**Input for this task:**
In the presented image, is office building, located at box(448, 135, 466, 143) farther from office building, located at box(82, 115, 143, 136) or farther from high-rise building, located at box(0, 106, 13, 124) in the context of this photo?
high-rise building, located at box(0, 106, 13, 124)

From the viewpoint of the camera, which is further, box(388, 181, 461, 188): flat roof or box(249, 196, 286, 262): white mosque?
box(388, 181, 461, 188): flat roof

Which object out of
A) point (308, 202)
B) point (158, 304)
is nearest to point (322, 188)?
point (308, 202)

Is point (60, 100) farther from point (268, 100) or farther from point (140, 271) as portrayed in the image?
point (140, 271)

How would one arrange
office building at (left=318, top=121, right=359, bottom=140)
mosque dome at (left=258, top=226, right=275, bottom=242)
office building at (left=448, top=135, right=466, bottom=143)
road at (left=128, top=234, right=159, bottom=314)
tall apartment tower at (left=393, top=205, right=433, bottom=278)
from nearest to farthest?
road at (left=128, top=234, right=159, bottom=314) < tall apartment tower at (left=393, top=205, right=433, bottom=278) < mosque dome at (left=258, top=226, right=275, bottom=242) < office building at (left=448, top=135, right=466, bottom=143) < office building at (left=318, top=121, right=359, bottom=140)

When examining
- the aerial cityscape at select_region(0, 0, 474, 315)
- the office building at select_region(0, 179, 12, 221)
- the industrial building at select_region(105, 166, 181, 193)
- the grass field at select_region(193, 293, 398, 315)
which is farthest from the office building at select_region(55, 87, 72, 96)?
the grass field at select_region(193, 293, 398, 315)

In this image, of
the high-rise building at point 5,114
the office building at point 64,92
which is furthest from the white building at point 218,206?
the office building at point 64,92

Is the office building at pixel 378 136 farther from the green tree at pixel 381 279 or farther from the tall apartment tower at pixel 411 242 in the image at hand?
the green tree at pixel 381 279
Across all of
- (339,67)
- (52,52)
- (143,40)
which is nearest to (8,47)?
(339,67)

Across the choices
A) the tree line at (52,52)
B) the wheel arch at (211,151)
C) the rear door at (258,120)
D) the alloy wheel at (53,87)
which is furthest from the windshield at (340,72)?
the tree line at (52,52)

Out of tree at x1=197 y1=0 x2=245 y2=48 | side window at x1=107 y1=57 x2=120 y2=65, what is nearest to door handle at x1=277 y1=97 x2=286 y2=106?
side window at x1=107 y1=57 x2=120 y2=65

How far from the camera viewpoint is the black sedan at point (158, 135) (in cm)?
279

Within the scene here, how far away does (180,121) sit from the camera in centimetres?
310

* * *

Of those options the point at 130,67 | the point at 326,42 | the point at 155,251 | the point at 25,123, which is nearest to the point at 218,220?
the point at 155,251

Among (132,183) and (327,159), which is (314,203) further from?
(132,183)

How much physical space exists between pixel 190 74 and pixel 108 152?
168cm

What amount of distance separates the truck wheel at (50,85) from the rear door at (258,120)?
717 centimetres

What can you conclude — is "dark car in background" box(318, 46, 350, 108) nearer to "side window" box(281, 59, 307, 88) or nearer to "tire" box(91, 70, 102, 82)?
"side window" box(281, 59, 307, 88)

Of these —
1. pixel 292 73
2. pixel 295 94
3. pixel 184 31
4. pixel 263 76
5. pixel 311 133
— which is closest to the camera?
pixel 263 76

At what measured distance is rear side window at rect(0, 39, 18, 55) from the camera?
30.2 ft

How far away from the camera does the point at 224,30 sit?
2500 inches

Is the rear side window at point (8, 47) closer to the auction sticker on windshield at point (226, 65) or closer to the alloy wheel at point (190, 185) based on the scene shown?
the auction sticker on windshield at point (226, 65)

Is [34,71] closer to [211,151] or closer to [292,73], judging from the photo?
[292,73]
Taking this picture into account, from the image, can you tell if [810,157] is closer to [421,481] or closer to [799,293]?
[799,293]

...

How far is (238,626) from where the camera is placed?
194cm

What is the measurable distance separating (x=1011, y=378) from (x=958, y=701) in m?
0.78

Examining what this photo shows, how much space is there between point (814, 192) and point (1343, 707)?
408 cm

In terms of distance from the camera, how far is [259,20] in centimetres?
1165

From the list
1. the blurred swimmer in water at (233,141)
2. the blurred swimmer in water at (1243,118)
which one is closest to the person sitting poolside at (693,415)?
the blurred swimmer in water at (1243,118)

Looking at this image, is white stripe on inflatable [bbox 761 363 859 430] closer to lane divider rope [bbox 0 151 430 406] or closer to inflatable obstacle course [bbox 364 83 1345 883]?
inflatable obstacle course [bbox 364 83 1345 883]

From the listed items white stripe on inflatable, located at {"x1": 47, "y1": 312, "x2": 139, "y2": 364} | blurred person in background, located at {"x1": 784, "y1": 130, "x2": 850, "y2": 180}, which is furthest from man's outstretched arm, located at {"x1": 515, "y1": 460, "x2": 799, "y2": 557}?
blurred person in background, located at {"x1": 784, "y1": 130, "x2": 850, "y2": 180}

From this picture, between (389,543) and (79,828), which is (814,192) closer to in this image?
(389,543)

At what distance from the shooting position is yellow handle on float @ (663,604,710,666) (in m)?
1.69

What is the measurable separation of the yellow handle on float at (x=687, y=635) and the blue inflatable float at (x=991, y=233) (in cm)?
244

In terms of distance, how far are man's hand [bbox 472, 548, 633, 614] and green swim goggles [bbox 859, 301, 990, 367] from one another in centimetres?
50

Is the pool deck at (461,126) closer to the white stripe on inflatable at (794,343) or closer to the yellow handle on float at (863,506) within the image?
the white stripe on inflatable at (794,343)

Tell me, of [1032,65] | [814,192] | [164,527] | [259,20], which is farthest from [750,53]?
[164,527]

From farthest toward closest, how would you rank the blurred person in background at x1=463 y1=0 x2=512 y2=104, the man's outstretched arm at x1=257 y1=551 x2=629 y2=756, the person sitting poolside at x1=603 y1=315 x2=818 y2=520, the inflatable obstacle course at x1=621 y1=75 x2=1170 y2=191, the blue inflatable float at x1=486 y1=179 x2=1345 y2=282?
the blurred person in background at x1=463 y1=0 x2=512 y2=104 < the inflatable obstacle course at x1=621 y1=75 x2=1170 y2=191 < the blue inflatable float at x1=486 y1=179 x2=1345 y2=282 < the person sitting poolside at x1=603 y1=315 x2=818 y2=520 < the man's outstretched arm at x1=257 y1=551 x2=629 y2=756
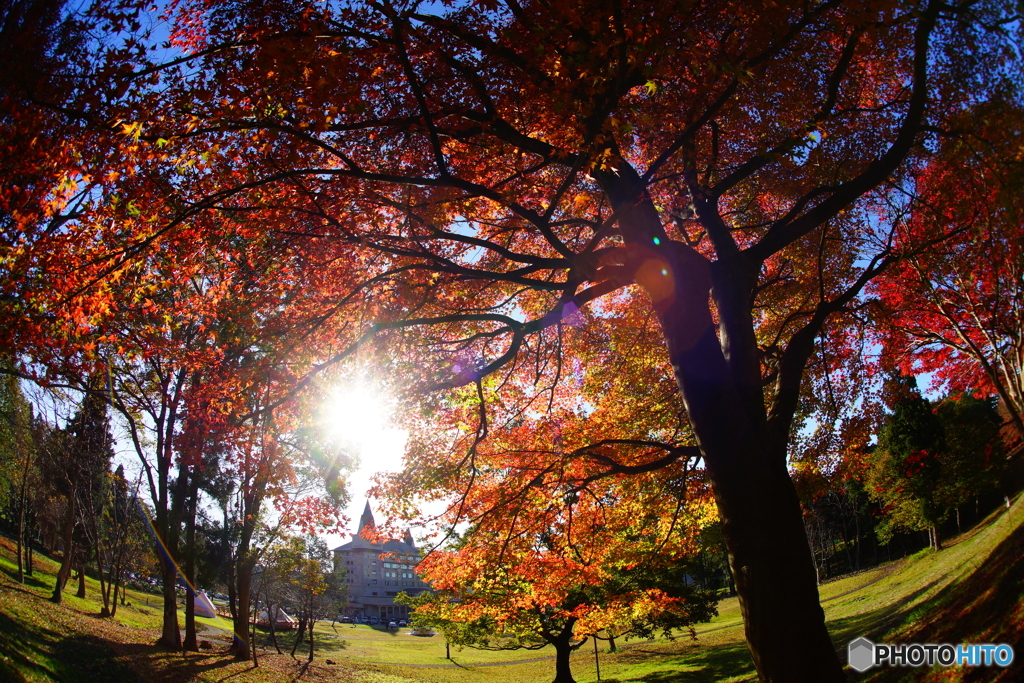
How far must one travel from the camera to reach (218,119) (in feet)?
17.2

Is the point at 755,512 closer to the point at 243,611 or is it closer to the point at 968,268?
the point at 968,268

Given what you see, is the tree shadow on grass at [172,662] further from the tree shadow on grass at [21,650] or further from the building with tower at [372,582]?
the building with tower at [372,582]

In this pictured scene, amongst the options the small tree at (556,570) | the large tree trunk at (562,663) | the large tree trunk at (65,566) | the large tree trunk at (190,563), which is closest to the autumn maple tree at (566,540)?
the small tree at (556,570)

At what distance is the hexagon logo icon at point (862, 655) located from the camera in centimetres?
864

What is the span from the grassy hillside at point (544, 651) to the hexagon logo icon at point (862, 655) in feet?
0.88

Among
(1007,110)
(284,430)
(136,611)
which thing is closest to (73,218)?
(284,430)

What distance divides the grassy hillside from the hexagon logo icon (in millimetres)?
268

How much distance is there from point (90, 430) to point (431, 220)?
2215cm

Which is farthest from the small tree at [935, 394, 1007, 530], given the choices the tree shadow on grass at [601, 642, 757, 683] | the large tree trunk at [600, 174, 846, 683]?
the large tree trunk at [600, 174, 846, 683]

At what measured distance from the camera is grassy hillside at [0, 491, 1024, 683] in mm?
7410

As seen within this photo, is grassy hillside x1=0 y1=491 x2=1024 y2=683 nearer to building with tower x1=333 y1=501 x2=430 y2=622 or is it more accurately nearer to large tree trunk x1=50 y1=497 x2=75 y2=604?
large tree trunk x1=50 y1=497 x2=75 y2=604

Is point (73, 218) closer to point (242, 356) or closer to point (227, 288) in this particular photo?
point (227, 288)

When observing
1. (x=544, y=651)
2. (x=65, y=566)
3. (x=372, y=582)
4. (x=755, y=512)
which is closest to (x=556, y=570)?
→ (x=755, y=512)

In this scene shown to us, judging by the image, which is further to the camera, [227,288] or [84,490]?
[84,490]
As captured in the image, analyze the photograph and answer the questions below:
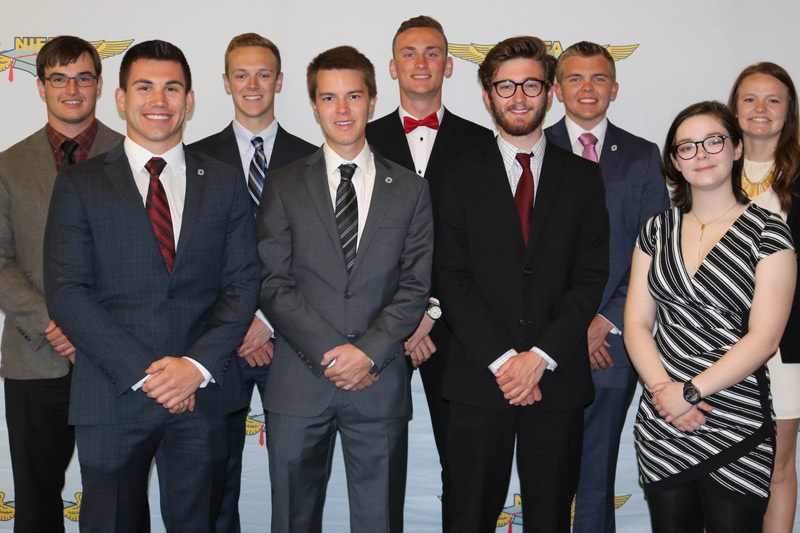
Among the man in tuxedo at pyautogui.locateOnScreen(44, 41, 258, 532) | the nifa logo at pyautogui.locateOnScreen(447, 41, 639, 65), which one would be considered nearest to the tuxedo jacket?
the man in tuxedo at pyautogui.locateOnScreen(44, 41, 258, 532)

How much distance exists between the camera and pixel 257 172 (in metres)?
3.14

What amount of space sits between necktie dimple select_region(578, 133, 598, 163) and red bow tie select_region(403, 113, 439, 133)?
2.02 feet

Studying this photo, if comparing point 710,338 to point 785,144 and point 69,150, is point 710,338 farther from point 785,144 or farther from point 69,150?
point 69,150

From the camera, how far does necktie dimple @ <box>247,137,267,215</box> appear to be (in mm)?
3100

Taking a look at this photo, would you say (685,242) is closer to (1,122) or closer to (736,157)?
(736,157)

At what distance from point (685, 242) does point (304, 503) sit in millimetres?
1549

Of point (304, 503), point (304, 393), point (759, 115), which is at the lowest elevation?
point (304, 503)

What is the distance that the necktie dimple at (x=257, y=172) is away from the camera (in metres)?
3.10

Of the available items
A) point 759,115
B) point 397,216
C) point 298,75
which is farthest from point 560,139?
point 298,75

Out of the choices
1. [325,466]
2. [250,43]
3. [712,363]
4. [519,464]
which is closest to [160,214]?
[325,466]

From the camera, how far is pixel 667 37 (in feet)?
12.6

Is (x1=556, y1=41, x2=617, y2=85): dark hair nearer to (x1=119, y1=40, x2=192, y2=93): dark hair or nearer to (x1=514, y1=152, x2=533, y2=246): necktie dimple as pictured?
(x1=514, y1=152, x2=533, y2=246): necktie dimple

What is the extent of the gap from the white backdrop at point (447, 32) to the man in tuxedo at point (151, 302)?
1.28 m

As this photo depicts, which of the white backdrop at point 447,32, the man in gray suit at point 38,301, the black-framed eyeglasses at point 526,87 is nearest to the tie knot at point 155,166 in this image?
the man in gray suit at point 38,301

**Set problem:** Which lines in the listing contain the word "space"? Gather each of them and copy it in full.

**Result of this exercise:**
How much physical space exists between pixel 190 74 and pixel 108 152?
Examining what this photo shows, how much space is there between point (814, 192) and point (1343, 707)?
What amount of space sits between necktie dimple select_region(578, 133, 598, 163) and red bow tie select_region(403, 113, 439, 133)?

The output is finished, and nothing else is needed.